Although phishing is a con trick as old as the web, attackers are maintaining astonishing success by pulling the strings of victims' emotions.
Fraudsters who can persuade victims to respond to a legitimate-looking email or click on a seemingly benevolent link have already won without even having to launch a sophisticated attack on users. This week, security firm RSA released phishing attack numbers for the first half of the year that show a 19 percent increase in global incidents over the last half of 2011.
Through the end of June, the monthly average for attacks was 32,581, amounting to more than $687 million in worldwide losses.
In a blog post, RSA researchers said phishing remained one of the top threats on the internet because of the persuasive tactics that attackers employ.
“At the core of this seemingly simple threat lies a powerful force – human emotion,” the post said. “Although phishing is a 21st century crime, manipulation, deceit and persuasion are not.”

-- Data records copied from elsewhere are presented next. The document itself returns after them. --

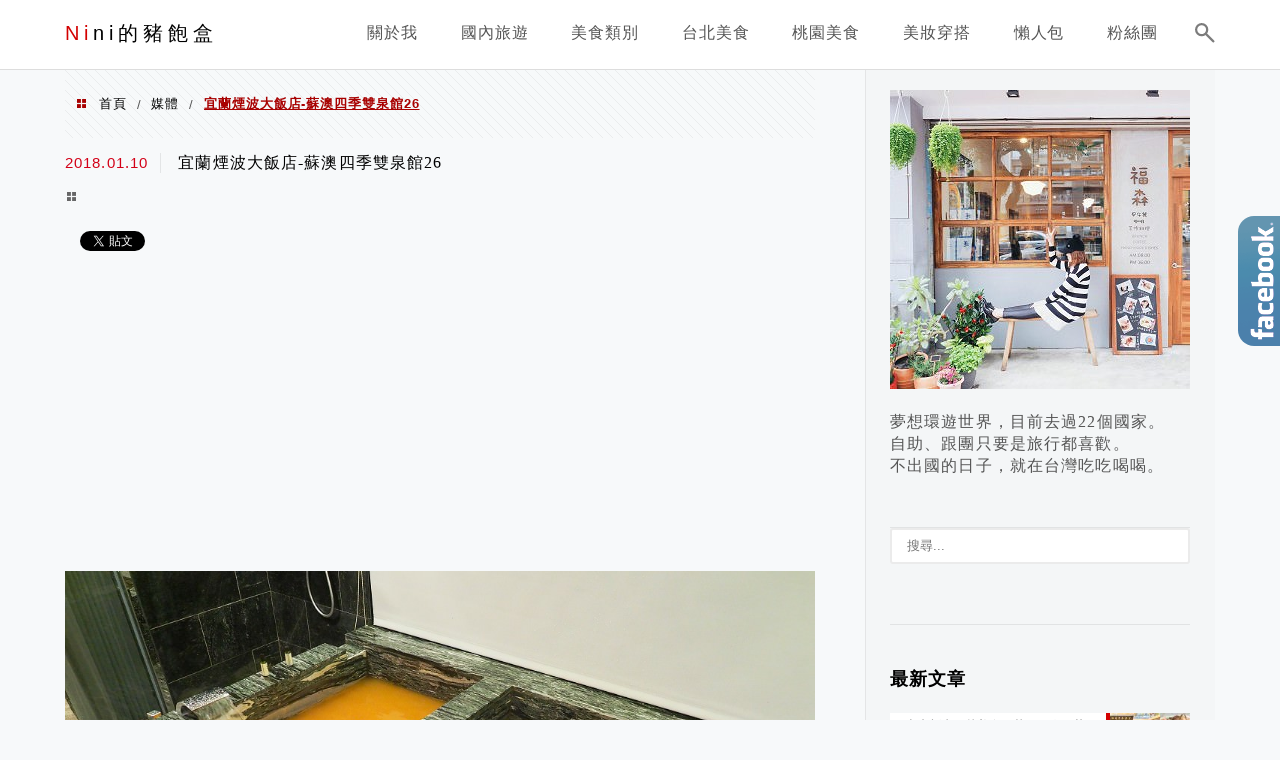

--- FILE ---
content_type: text/html; charset=utf-8
request_url: https://www.google.com/recaptcha/api2/aframe
body_size: 268
content:
<!DOCTYPE HTML><html><head><meta http-equiv="content-type" content="text/html; charset=UTF-8"></head><body><script nonce="kFx3BFpsZW1vTIsDeYv37A">/** Anti-fraud and anti-abuse applications only. See google.com/recaptcha */ try{var clients={'sodar':'https://pagead2.googlesyndication.com/pagead/sodar?'};window.addEventListener("message",function(a){try{if(a.source===window.parent){var b=JSON.parse(a.data);var c=clients[b['id']];if(c){var d=document.createElement('img');d.src=c+b['params']+'&rc='+(localStorage.getItem("rc::a")?sessionStorage.getItem("rc::b"):"");window.document.body.appendChild(d);sessionStorage.setItem("rc::e",parseInt(sessionStorage.getItem("rc::e")||0)+1);localStorage.setItem("rc::h",'1768952515292');}}}catch(b){}});window.parent.postMessage("_grecaptcha_ready", "*");}catch(b){}</script></body></html>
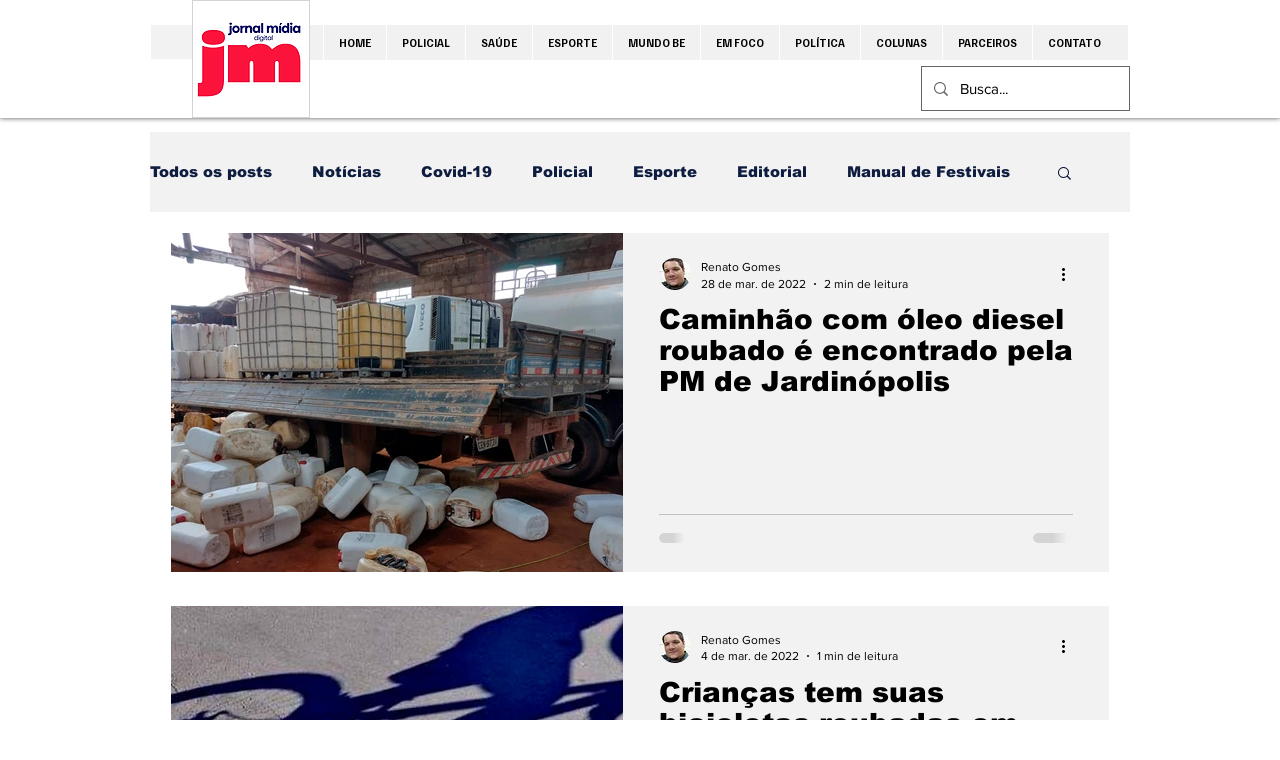

--- FILE ---
content_type: text/html; charset=utf-8
request_url: https://www.google.com/recaptcha/api2/aframe
body_size: 267
content:
<!DOCTYPE HTML><html><head><meta http-equiv="content-type" content="text/html; charset=UTF-8"></head><body><script nonce="et6NYSjr63jZjHjei37tJQ">/** Anti-fraud and anti-abuse applications only. See google.com/recaptcha */ try{var clients={'sodar':'https://pagead2.googlesyndication.com/pagead/sodar?'};window.addEventListener("message",function(a){try{if(a.source===window.parent){var b=JSON.parse(a.data);var c=clients[b['id']];if(c){var d=document.createElement('img');d.src=c+b['params']+'&rc='+(localStorage.getItem("rc::a")?sessionStorage.getItem("rc::b"):"");window.document.body.appendChild(d);sessionStorage.setItem("rc::e",parseInt(sessionStorage.getItem("rc::e")||0)+1);localStorage.setItem("rc::h",'1769531793294');}}}catch(b){}});window.parent.postMessage("_grecaptcha_ready", "*");}catch(b){}</script></body></html>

While the top five countries attacked monthly were the suspected players – the United States, U.K., Canada, Brazil and South Africa – what stood out was the 400 percent increase in phishing attacks in Canada during the first half of this year.
While RSA ascribed the sharp increase to attackers finding the Canadian market more lucrative – the country's exchange rate gap is slowly closing in on the U.S. dollar – Daniel Cohen, head of business development for online threats managed services at RSA, explored other factors.
“I think the issue with Canada is that it generally has been less cyber threat aware, both at the consumer level, as well as at the business level,” he said Thursday in an email to SCMagazine.com. “With the global increase in phishing attacks, Canada became both a target, as well as a host for phishing attacks.”
Canada also hasn't been as proactive as the United States in making cyber crime-related arrests, Cohen said.
As well, the prevalence of social media-related phishing scams is picking up, Dave Jevans, founder and chief technology officer of internet security firm IronKey and chairman of the Anti-Phishing Working Group, told SCMagazine.com on Thursday.
“Credit card or bank information is important,” Jevans said of scammers, “but getting their Facebook or Gmail information is the key to the kingdom.”
If an email account is hosted by Gmail, and someone can phish those credentials, they can probably reset passwords for other accounts, he said, comparing tech reporter Matt Honan's recent hacking incident as emblematic of what's been happening to victims of phishing in recent years.
Roel Schouwenberg, senior researcher at Kaspersky Lab, told SCMagazine.com that social media-related attacks lead to the occurrence of more financially threatening ones.
“There is the issue of people using the same login credentials for many different sites," he said. "We definitely see that when hackers get the credentials from a [social] networking site, they will often try to hit all types of financial sites as well."
The Anti-Phishing Working Group recently lowered the industry's attack-duration median – the number of hours a phishing attack is online before it is taken down – to 11.72 hours per incident, down from 15.3 hours. The decline shows that organizations have become better at detecting and stopping brand abuse.
Had that median rate not fallen, worldwide phishing losses for the last half of 2011 could have reached nearly $900 million, according to RSA.
Joseph Steinberg, CEO of Green Armor Solutions, which helps enterprise customers identify phony websites, said that until the security industry begins looking into the psychological aspect of phishing, attackers will continue to take advantage of the simple, yet effective practice.
“We have argued for years that the reason that phishing is a problem is because it is a psychological problem,” Steinberg told SCMagazine.com on Thursday. “You need something that the average person with no technological sophistication can identify, which alerts them that something has gone wrong."
According to an analysis performed by Kaspersky Lab, some phishing tactics may include embedding malicious scripts on pages found on legitimate websites, like Amazon or Wikipedia, as a way of hawking spammers' goods.
Users can protect themselves from email threats by contacting companies directly if they doubt the authenticity of an email or website, Kaspersky Lab advised.